> [Verilen metin]

--------

Özel Haber: Remziye Kökburi

Hayat akışında psikolojik iyi oluşu gerçekleştirmek için nelerin yapılması gerektiğini açıklayan Uzman Klinik Psikolog ve Aile Danışmanı Seren Karabulut; “Toplum olarak sürekli değişkenlik gösteren dünyada duygularımız, düşüncelerimiz ve davranışlarımız da bu değişkenliğe uyum sağlamaya çalışıyor. Psikolojik iyi oluş, günlük hazlar ile günlük sancılar arasında hayatımızı devam ettirirken varoluşumuza anlam katan düşüncelerimiz ya da sahip olduğumuz becerilerimiz ile şekilleniyor. Olumsuz duygularla başa çıkma ve hayatın olumlu yönlerine ağırlık verme” yeteneğidir. Bireyin erdemlerine dayanarak hayatının anlamını ve amacını bulmayla ilgilenen yaklaşımdır. Psikolojik iyi oluş her zaman mutlu olma, pozitif düşünme ve iyi hissetmek demek değildir. Mutlu olmaya çalışmaktan ziyade bireyin, birey olarak performansını sağlayabilme çabası içerisinde olması halidir” dedi.

Karabulut; “Psikolojik sağlamlık ya da psikolojik iyi oluş kavramları; bireyin kendini olumlu yönleri ile algılayabilmesini ve kendisini gerçekçi bir bakış açısıyla tanıyarak güçlü yanları ve sınırlıklarının farkında olması ve bunun yanında kendine yönelik şefkatli yaklaşmasını, memnun olmasını, özerk ve bağımsız hareket edebilmesini ve hayatını anlamlı bulmasını içermektedir” ifadelerini aktardı.

--------

> [Verilen veriler]
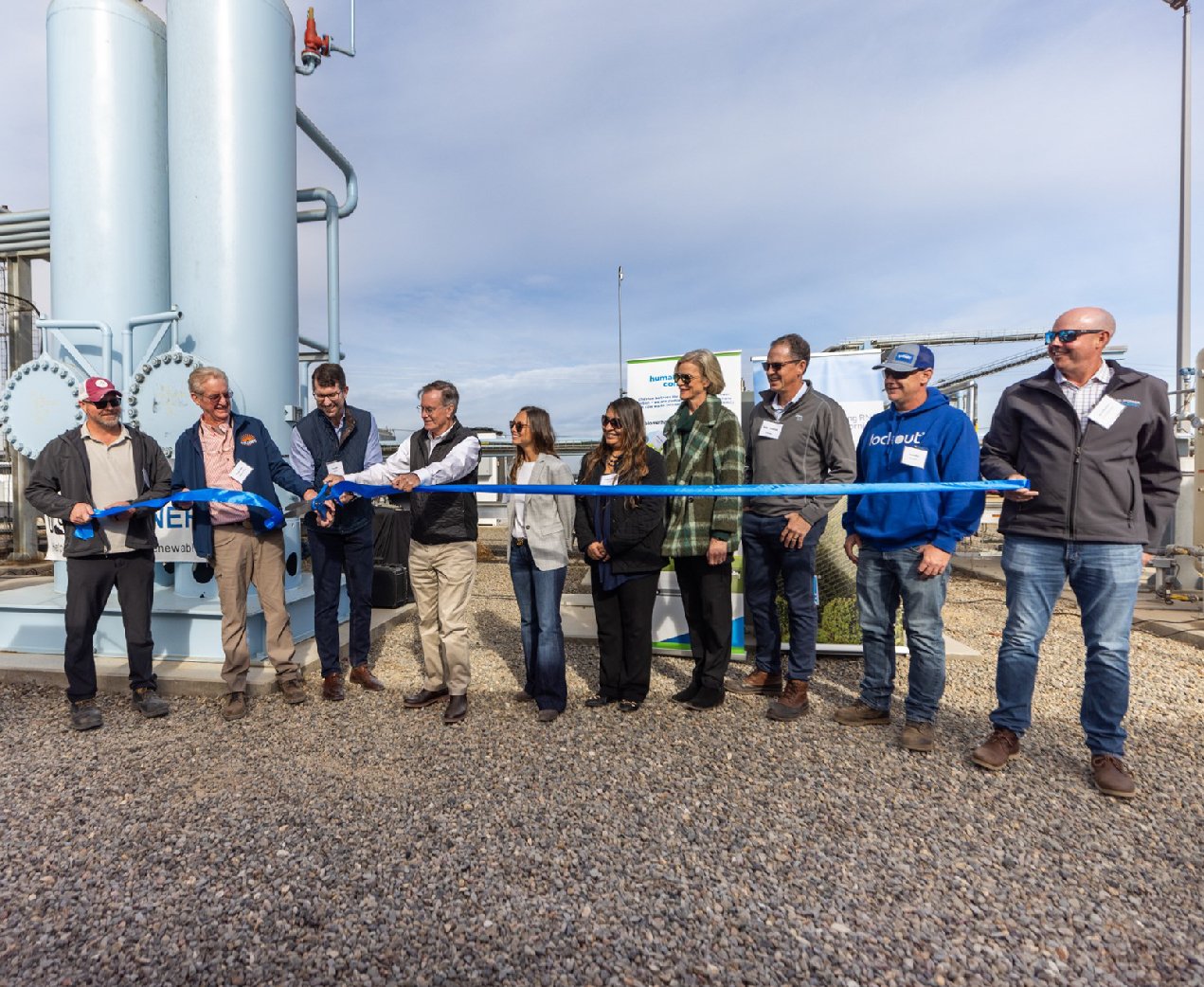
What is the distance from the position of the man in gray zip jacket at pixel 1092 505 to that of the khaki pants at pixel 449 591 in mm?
2696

--------

> [Yapmanız gerekenler]
Psikolojik iyi oluş metnine göre şu soruları yanıtlayın:
1. Haberi kim hazırlamıştır?
2. Seren Karabulut'un metinde belirtilen unvanları nelerdir?
3. Karabulut'a göre psikolojik iyi oluş kavramları, bireyin kendini hangi yönleriyle algılayabilmesini içerir?
Bu veriler başka bir kaynaktan alınmıştır.

> [Alıştırma çözümü]
1. Remziye Kökburi
2. Uzman Klinik Psikolog ve Aile Danışmanı
3. Olumlu yönleriyle